Exxon's good overall showing was helped by higher price realizations. Oil and natural gas production volumes rose only slightly (+1%) on a full-year basis, and tailed off toward yearend, falling 9% in the fourth quarter. That was largely due to the impact of OPEC quota levels and divestments. Exxon has been spending mightily on capital and exploration projects, but that so far hasn't moved the needle much in terms higher production. Part of the difficulty is because of relatively rapid decline rates at mature fields.

There was a similar type of trend in oil refining and marketing, with higher profits earlier in the year than at the end.
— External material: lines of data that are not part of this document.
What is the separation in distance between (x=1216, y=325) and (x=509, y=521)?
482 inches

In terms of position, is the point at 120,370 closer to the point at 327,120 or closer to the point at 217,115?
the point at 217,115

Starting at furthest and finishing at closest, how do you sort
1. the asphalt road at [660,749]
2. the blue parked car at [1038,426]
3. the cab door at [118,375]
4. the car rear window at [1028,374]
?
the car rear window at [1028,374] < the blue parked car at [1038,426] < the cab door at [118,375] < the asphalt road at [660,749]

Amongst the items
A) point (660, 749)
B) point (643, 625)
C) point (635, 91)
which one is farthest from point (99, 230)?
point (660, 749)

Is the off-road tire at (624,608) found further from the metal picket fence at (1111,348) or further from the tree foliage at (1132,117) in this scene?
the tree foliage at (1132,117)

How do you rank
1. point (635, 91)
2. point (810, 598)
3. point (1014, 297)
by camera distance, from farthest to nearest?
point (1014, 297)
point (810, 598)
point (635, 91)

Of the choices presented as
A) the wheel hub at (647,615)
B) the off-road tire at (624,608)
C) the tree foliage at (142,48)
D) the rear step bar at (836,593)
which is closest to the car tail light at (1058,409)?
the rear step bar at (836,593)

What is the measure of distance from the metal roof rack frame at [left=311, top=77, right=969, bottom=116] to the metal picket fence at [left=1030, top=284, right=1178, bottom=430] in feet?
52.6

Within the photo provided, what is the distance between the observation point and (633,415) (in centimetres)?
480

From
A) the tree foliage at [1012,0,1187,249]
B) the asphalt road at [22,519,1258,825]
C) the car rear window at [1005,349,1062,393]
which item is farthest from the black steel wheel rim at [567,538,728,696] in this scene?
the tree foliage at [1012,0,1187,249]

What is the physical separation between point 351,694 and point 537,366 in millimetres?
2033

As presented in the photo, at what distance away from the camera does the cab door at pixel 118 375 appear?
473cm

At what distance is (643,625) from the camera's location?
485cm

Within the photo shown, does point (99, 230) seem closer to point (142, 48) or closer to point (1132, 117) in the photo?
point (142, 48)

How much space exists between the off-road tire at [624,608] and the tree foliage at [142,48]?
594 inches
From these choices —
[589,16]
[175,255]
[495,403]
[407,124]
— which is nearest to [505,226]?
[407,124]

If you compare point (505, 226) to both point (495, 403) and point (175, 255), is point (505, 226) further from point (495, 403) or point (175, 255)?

Downstream earnings fell in the fourth quarter as a result of weaker refining margins. Notably, the profit surge that had occurred in the United States refining business came to a halt. That was probably attributable to narrower spreads between prices for domestic and international grade oil, as some other refiners had indicated. Earnings from chemicals dropped in both the fourth quarter and the full year, on lower margins and unfavorable tax effects. As for 2012, we are, for now, maintaining our estimate for share earnings at $8.50. 

Share repurchases continue to be a highlight. The company bought back $22 billion worth of stock in 2011, reducing the net number of shares outstanding by 245 million. Exxon's consistency with regard to share repurchases is noteworthy.

About The Company:Exxon Mobil Corp. is the largest publicly traded oil company in the world. It also owns 69.6% of Imperial Oil (Canada). Daily production in 2010 was as follows: crude oil, 2.4 million barrels (+1% vs. ’09); natural gas, 12.1 billion cubic feet (+31% vs. ’09). The average realized 2010 prices in the U.S. were: oil, $55.54 per barrel; natural gas, $3.85 per mill. cubic feet. Reserves as of 12/31/10 were 24.8 billion barrels of oil equivalent, 47% oil, and 53% gas. The reserve life at current production rates is about 15 years. The 10-year average reserve replacement rate is 121%. The daily refinery runs in 2010 were as follows: 5.3 million barrels (-2% vs. ’09); product sales, 6.4 million barrels (flat vs. ’09); chemical sales, 25.9 million tons.

At the time of this article’s writing, the author did not have positions in any of the companies mentioned.